● What is being asked
Output each line of the data below exactly, omitting any image.
= Beginning of Section =
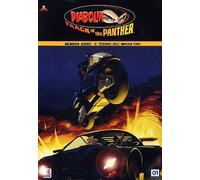 Diabolik - MEMORIA ADDIO! Volume 10 [- MEMORIA ADDIO!] [Import anglais]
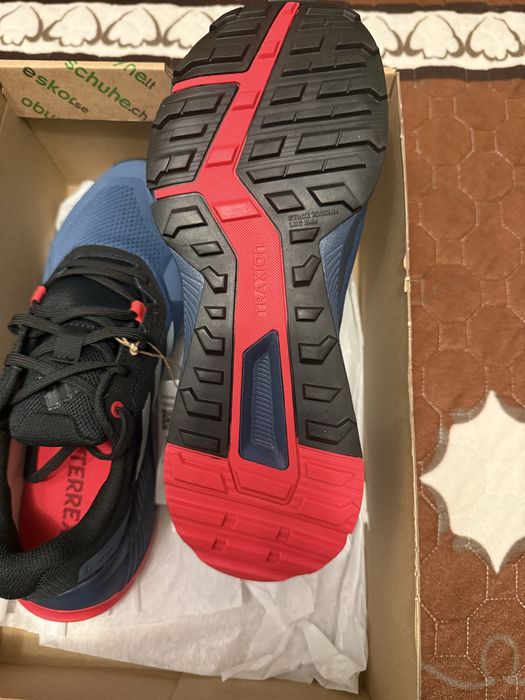 Adidași - Terrex Soulstride R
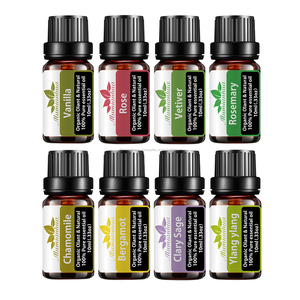 Huile essentielle De <span class=keywords><strong>Romarin</strong></span> 100% Pure De Qualité Thérapeutique Sauge Sclarée Huile Essentielle Huile - Product Image 3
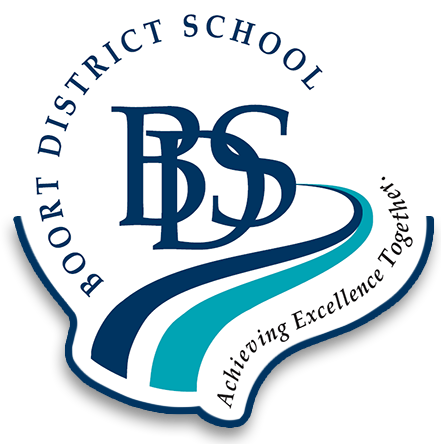 Boort District P-12 School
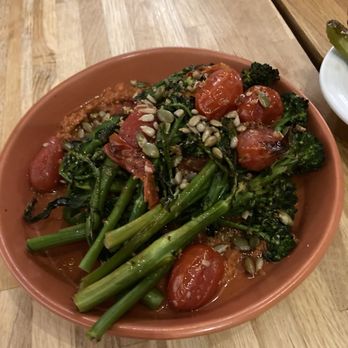 Osteria Georgi - Broccolini - Italian Near Me - Chapel Hill, North Carolina Osteria Georgi - Broccolini - Italian Near Me - Chapel Hill, North Carolina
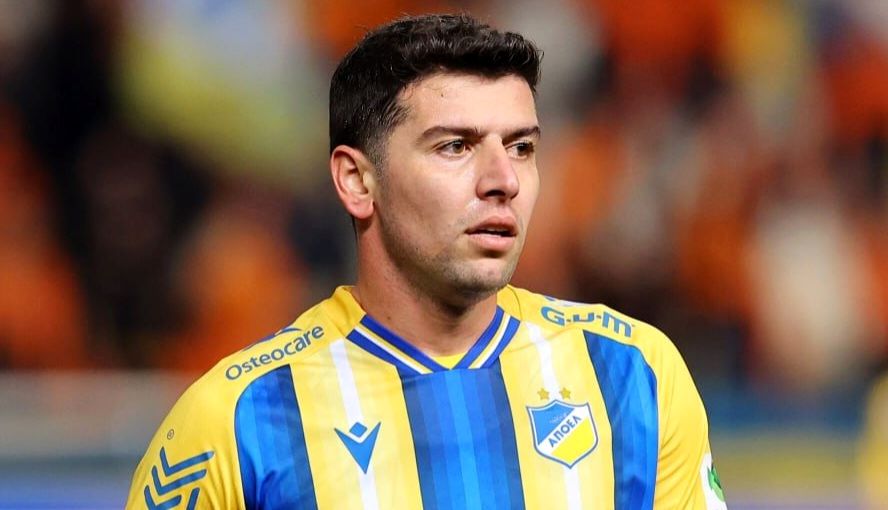 تراکتور سراغ از یار قدیمی گرفت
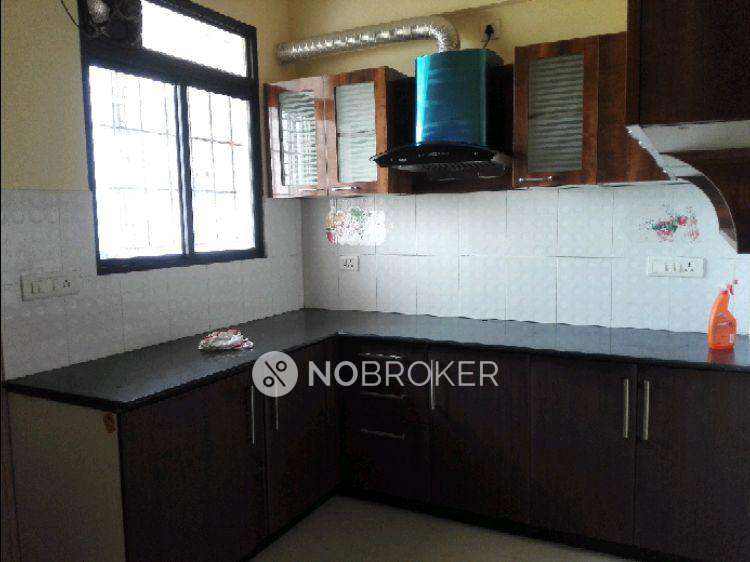 2 BHK Flat In Silver County For Sale  In Harlur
= End of Section =
● Written reply
 Diabolik - MEMORIA ADDIO! Volume 10 [- MEMORIA ADDIO!] [Import anglais]
 Adidași - Terrex Soulstride R
 Huile essentielle De <span class=keywords><strong>Romarin</strong></span> 100% Pure De Qualité Thérapeutique Sauge Sclarée Huile Essentielle Huile - Product Image 3
 Boort District P-12 School
 Osteria Georgi - Broccolini - Italian Near Me - Chapel Hill, North Carolina Osteria Georgi - Broccolini - Italian Near Me - Chapel Hill, North Carolina
 تراکتور سراغ از یار قدیمی گرفت
 2 BHK Flat In Silver County For Sale  In Harlur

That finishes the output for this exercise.